Image-linked spatial questions:
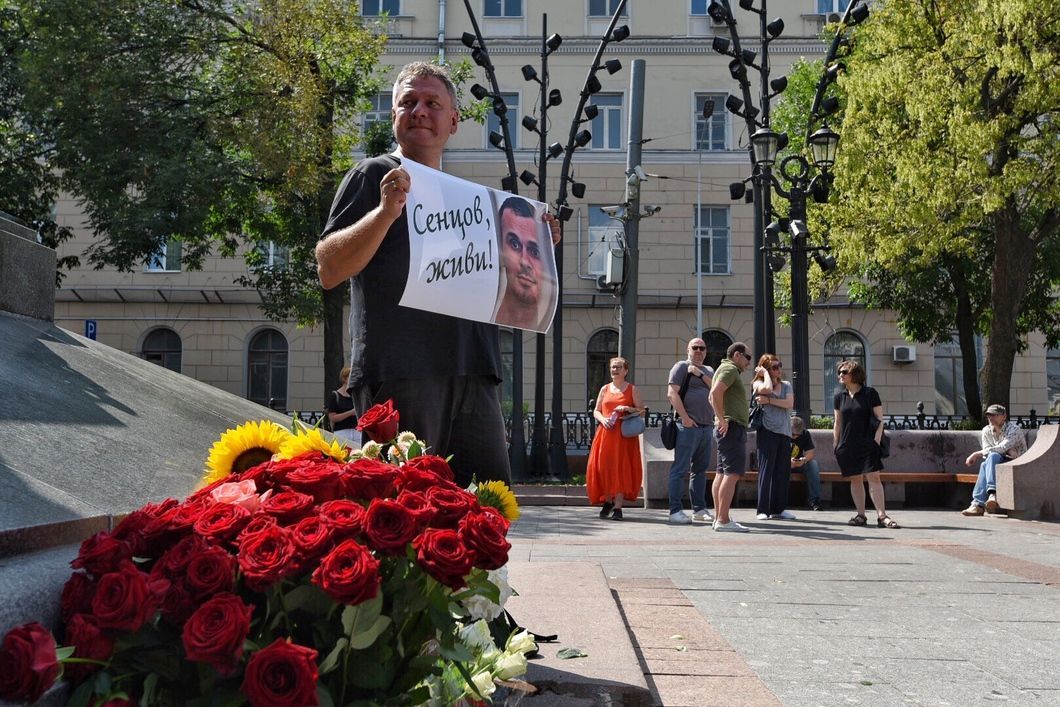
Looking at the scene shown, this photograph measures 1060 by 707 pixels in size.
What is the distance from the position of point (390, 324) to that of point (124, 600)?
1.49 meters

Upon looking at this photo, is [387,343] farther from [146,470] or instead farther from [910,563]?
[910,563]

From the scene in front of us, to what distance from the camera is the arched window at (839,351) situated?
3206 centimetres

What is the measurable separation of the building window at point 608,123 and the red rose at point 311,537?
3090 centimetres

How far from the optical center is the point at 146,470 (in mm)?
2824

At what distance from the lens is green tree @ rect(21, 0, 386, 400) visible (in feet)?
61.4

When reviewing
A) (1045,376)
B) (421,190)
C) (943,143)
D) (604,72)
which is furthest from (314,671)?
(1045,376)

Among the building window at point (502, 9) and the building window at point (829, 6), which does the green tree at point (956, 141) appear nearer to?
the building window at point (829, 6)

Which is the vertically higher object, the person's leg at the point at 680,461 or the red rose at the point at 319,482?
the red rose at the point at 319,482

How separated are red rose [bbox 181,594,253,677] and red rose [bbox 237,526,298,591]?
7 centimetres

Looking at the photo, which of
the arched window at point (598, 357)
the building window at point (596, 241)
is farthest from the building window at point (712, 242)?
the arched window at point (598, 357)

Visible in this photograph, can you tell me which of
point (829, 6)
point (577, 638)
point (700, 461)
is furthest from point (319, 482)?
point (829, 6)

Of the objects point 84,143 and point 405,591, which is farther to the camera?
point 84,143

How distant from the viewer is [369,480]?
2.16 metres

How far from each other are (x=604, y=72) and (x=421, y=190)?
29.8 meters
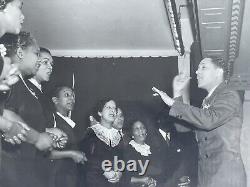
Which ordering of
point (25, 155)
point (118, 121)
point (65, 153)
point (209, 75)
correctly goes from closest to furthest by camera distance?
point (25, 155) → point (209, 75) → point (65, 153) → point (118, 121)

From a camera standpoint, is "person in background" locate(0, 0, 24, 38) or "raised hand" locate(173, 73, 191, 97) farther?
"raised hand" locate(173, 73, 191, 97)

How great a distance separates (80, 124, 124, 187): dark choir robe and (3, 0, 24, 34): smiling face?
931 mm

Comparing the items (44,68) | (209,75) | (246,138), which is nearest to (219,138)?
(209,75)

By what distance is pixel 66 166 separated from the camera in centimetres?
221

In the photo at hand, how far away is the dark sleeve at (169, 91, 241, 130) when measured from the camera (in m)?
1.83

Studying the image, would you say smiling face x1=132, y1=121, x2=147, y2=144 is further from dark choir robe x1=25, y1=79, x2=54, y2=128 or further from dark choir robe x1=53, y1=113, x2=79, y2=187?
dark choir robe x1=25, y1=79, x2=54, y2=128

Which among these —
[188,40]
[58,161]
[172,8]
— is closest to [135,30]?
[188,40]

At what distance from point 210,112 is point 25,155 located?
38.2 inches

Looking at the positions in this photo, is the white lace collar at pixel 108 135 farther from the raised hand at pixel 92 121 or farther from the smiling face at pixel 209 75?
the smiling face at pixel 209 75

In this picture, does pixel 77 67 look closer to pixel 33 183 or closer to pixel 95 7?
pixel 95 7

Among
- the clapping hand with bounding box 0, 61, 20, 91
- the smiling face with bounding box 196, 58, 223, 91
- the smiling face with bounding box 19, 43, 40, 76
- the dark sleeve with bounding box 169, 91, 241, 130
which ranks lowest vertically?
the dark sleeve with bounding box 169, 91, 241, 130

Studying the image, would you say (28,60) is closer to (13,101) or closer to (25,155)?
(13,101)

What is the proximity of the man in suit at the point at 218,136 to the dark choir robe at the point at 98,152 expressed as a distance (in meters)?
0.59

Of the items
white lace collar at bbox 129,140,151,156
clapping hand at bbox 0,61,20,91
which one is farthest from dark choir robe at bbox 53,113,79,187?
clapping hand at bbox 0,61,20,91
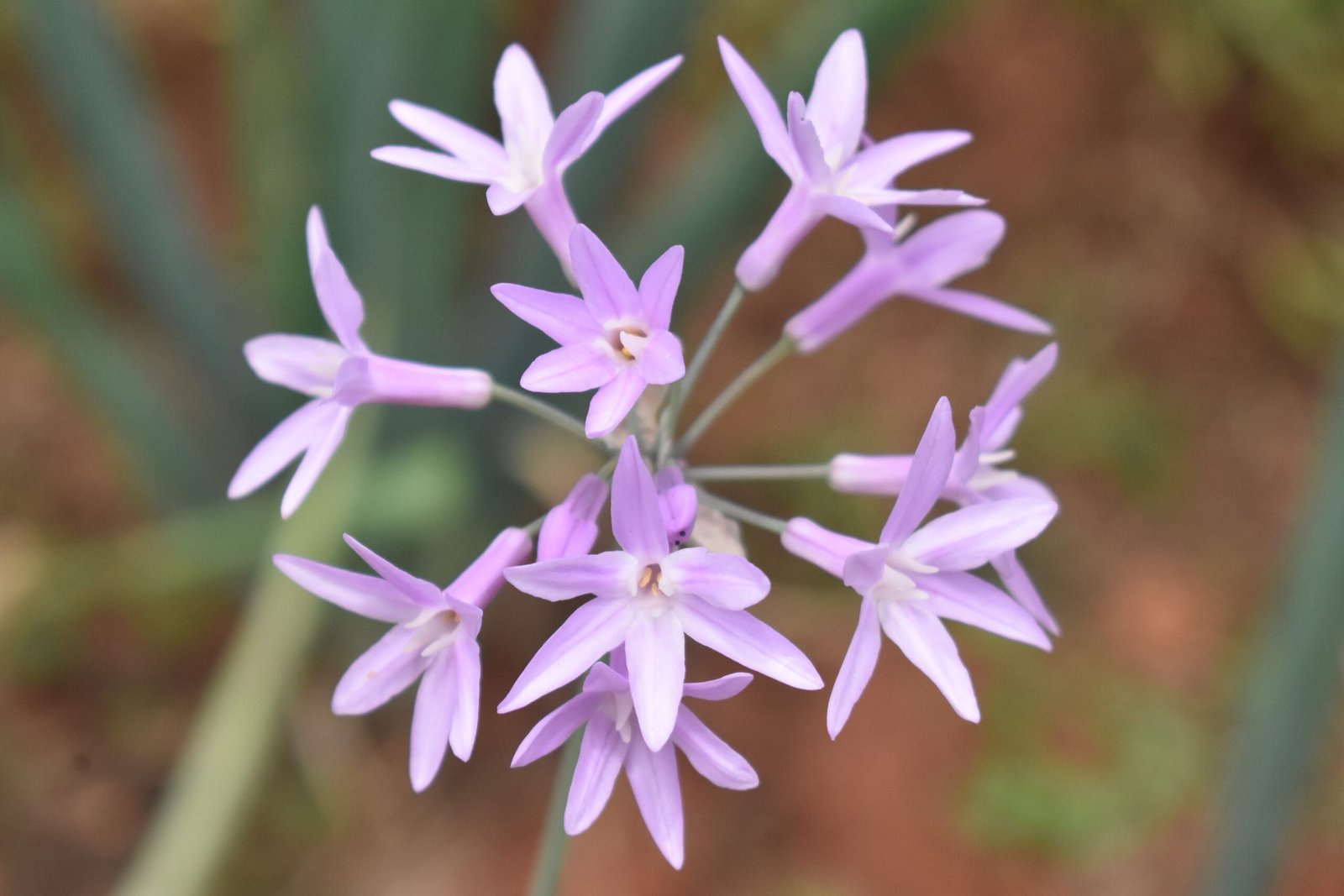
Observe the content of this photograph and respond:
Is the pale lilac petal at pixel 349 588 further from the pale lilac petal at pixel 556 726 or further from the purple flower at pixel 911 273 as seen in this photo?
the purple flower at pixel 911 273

What this task involves: Reproduce all of the items above word for word, leaving out the pictures.

Problem solution:
Looking at the scene shown, this photograph measures 1060 by 707 pixels in size.
What is the distance from the position of point (390, 324) to that of point (124, 600)?
1.49 meters

Upon looking at this photo, is [387,343] farther from [146,470] or instead farther from [910,563]?
[910,563]

From the scene in front of us, to what distance from the camera is the arched window at (839,351) situated?
3206 centimetres

What is the measurable separation of the building window at point 608,123 and the red rose at point 311,537?
3090 centimetres

How far from the optical center is the point at 146,470 (in mm)?
2824

At what distance from the lens is green tree @ rect(21, 0, 386, 400) visible (in feet)?
61.4

When reviewing
A) (1045,376)
B) (421,190)
C) (943,143)
D) (604,72)
which is furthest from (314,671)?
(1045,376)

Among the building window at point (502, 9) and the building window at point (829, 6), which does the green tree at point (956, 141) appear nearer to?
the building window at point (829, 6)

Which is the vertically higher object, the person's leg at the point at 680,461 or the red rose at the point at 319,482?
the red rose at the point at 319,482

How separated are red rose [bbox 181,594,253,677] and red rose [bbox 237,526,298,591]?
7 centimetres

Looking at the photo, which of
the arched window at point (598, 357)
the building window at point (596, 241)
is farthest from the building window at point (712, 242)?
the arched window at point (598, 357)

Visible in this photograph, can you tell me which of
point (829, 6)
point (577, 638)
point (700, 461)
is furthest from point (319, 482)?
point (829, 6)

Of the objects point 84,143 and point 405,591, which is farther to the camera?
point 84,143

How distant from the viewer is [369,480]?
2.16 metres

How far from each other are (x=604, y=72) and (x=421, y=190)?
29.8 meters
Which ordering of
point (25, 155)
point (118, 121)
point (65, 153)
point (209, 75)
correctly goes from closest to furthest by camera distance?
point (25, 155) → point (209, 75) → point (65, 153) → point (118, 121)

From a camera standpoint, is "person in background" locate(0, 0, 24, 38) or "raised hand" locate(173, 73, 191, 97) farther?
"raised hand" locate(173, 73, 191, 97)

How great a distance separates (80, 124, 124, 187): dark choir robe and (3, 0, 24, 34): smiling face?
931 mm

Comparing the items (44,68) | (209,75) | (246,138), which is nearest to (219,138)?
(209,75)

By what distance is pixel 66 166 separated from the camera in centimetres?
221

In the photo at hand, how far away is the dark sleeve at (169, 91, 241, 130) when measured from the camera (in m)?
1.83

Studying the image, would you say smiling face x1=132, y1=121, x2=147, y2=144 is further from dark choir robe x1=25, y1=79, x2=54, y2=128 or further from dark choir robe x1=53, y1=113, x2=79, y2=187?
dark choir robe x1=25, y1=79, x2=54, y2=128

Which among these —
[188,40]
[58,161]
[172,8]
— is closest to [135,30]?
[188,40]

At what distance from point 210,112 is point 25,155 located?
38.2 inches

Looking at the positions in this photo, is the white lace collar at pixel 108 135 farther from the raised hand at pixel 92 121 or farther from the smiling face at pixel 209 75?
the smiling face at pixel 209 75

In this picture, does pixel 77 67 look closer to pixel 33 183 or closer to pixel 95 7?
pixel 95 7

Among
- the clapping hand with bounding box 0, 61, 20, 91
- the smiling face with bounding box 196, 58, 223, 91
- the smiling face with bounding box 19, 43, 40, 76
- the dark sleeve with bounding box 169, 91, 241, 130
which ranks lowest vertically?
the dark sleeve with bounding box 169, 91, 241, 130

Studying the image, would you say (28,60) is closer to (13,101) or closer to (25,155)?
(13,101)

What is the proximity of the man in suit at the point at 218,136 to the dark choir robe at the point at 98,152 expressed as a distance (in meters)?
0.59

Of the items
white lace collar at bbox 129,140,151,156
clapping hand at bbox 0,61,20,91
which one is farthest from dark choir robe at bbox 53,113,79,187?
clapping hand at bbox 0,61,20,91
Observe the content of this photograph and respond:
Is the pale lilac petal at pixel 349 588 further from the pale lilac petal at pixel 556 726 or further from the purple flower at pixel 911 273 as seen in this photo?
the purple flower at pixel 911 273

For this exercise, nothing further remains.